After adding a little sea water to the bucket’s contents, I placed it on the side bench just beyond the tarpaulin. With the end of the morning coolness, Richard Parker seemed safely settled below. I tied the bucket in place using rope and the tarpaulin hooks on the side of the boat. I carefully peeked over the gunnel. He was lying on his side. His den was a foul sight. The dead mammals were heaped together, a grotesque pile of decayed animal parts. I recognized a leg or two, various patches of hide, parts of a head, a great number of bones. Flying-fish wings were scattered about.

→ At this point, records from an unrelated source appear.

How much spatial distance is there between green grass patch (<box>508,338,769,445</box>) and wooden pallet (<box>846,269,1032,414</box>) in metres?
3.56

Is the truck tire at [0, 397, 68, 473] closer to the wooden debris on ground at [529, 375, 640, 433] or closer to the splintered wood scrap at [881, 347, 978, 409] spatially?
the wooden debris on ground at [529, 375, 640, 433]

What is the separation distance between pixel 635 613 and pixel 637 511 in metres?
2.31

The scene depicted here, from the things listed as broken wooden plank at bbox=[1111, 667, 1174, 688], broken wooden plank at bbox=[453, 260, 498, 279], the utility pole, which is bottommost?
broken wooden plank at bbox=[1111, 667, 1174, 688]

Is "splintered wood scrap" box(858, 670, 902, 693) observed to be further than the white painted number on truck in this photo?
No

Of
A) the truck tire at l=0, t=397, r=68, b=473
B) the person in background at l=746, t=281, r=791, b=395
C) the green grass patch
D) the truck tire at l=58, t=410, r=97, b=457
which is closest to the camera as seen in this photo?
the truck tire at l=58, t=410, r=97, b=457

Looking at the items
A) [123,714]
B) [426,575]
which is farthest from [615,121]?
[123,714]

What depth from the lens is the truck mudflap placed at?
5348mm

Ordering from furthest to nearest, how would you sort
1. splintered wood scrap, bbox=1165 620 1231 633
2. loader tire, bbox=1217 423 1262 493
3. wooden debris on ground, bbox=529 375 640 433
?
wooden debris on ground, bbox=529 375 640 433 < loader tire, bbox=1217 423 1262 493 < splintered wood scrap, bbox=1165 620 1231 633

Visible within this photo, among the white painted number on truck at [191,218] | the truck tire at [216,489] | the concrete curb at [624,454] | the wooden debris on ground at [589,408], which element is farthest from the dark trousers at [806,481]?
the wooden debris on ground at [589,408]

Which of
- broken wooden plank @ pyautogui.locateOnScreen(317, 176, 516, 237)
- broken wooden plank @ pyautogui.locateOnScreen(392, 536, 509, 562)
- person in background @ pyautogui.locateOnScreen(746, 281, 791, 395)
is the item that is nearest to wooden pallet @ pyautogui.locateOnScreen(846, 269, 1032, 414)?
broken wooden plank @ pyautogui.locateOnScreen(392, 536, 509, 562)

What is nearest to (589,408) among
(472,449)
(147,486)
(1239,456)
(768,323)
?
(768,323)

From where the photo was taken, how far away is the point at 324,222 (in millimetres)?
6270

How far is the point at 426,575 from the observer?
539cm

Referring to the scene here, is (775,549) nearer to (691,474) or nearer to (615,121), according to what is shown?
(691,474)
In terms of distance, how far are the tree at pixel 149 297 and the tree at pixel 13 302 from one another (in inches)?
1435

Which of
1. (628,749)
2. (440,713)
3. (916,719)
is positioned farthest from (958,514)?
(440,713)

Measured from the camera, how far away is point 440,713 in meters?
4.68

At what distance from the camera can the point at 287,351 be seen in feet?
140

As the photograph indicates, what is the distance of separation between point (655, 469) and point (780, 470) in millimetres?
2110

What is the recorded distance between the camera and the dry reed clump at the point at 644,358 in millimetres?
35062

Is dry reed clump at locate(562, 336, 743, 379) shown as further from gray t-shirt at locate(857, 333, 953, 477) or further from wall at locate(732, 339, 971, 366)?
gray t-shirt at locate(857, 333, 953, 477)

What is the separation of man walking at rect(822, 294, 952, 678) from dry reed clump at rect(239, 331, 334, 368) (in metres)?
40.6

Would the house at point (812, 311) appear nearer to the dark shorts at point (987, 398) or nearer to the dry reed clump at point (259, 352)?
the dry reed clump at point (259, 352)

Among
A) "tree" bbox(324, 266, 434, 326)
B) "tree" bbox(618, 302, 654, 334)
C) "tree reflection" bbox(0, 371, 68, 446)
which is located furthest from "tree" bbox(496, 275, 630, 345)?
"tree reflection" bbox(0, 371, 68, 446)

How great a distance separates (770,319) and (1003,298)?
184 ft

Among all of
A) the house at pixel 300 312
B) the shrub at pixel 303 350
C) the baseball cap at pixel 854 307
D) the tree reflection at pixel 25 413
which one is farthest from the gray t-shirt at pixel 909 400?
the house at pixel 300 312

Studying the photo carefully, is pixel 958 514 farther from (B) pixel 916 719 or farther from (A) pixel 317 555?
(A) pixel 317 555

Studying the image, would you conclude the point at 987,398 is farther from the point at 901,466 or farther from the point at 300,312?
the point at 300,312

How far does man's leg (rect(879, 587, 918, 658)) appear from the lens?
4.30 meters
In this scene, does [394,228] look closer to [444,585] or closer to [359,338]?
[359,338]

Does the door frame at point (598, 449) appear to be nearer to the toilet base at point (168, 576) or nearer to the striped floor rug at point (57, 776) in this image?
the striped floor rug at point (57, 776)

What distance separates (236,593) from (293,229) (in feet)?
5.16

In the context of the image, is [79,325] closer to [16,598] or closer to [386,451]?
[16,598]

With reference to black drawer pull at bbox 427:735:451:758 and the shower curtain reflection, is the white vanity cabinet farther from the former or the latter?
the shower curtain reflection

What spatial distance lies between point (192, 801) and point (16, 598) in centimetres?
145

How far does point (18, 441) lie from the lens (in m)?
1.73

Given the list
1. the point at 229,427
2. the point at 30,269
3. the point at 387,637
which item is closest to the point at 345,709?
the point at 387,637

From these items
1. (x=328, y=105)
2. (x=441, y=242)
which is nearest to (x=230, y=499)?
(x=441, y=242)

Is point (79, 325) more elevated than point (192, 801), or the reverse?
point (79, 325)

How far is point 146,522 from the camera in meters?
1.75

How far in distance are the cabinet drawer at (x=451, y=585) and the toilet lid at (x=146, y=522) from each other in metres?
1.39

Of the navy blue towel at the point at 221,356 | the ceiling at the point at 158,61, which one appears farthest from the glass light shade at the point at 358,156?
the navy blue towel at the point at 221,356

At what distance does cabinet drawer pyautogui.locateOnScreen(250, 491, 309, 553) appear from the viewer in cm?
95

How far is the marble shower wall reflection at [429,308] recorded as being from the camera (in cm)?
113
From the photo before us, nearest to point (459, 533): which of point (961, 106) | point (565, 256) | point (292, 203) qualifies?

I cut up a flying fish and tossed a piece onto the side bench. After I had gathered what I needed for the day from the locker and was ready to go, I

tossed another piece over the tarpaulin in front of Richard Parker. It had the intended effect. As I drifted away I saw him come out into the open to fetch the morsel of fish. His head turned and he noticed the other morsel and the new object next to it. He lifted himself. He hung his huge head over the bucket. I was afraid he would tip it over. He didn’t. His face disappeared into it, barely fitting, and he started to lap up the water. In very little time the bucket started shaking and rattling emptily with each strike of his tongue.

When he looked up, I stared him aggressively in the eyes and I blew on the whistle a few times. He disappeared under the tarpaulin.

It occurred to me that with every passing day the lifeboat was resembling a zoo enclosure more and more: Richard Parker had his sheltered area for sleeping and resting, his food stash, his lookout and now his water hole.

The temperature climbed. The heat became stifling. I spent the rest of the day in the shade of the canopy, fishing. It seems I had had beginner’s luck with that first dorado. I caught nothing the whole day, not even in the late afternoon, when marine life appeared in abundance. A turtle turned up, a different kind this time, a green sea turtle, bulkier and smoother-shelled, but curious in the same fixed way as a hawksbill. I did nothing about it, but I started thinking that I should.

The only good thing about the day being so hot was the sight the solar stills presented. Every cone was covered on the inside with drops and rivulets of condensation.

The day ended. I calculated that the next morning would make it a week since the Tsimtsum had sunk.